(Records contained in a dataset)

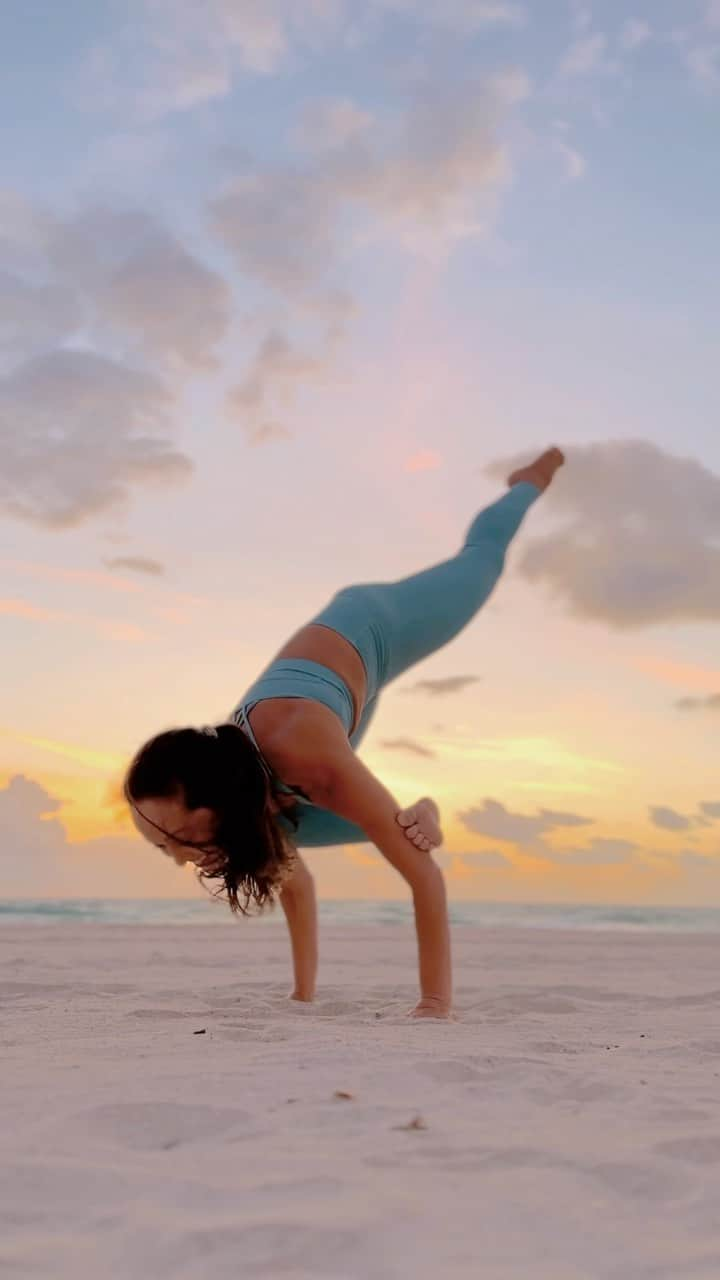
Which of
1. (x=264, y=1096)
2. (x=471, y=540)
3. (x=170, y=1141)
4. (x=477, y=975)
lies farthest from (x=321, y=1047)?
(x=477, y=975)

## Direction
Put every line of the item above into a JSON list of strings, one string per line, with blank lines skipped. Leave the picture out.

## Response to the task
[
  "Which of",
  "1. (x=264, y=1096)",
  "2. (x=471, y=540)",
  "3. (x=170, y=1141)",
  "4. (x=477, y=975)",
  "lies farthest from (x=321, y=1047)?",
  "(x=477, y=975)"
]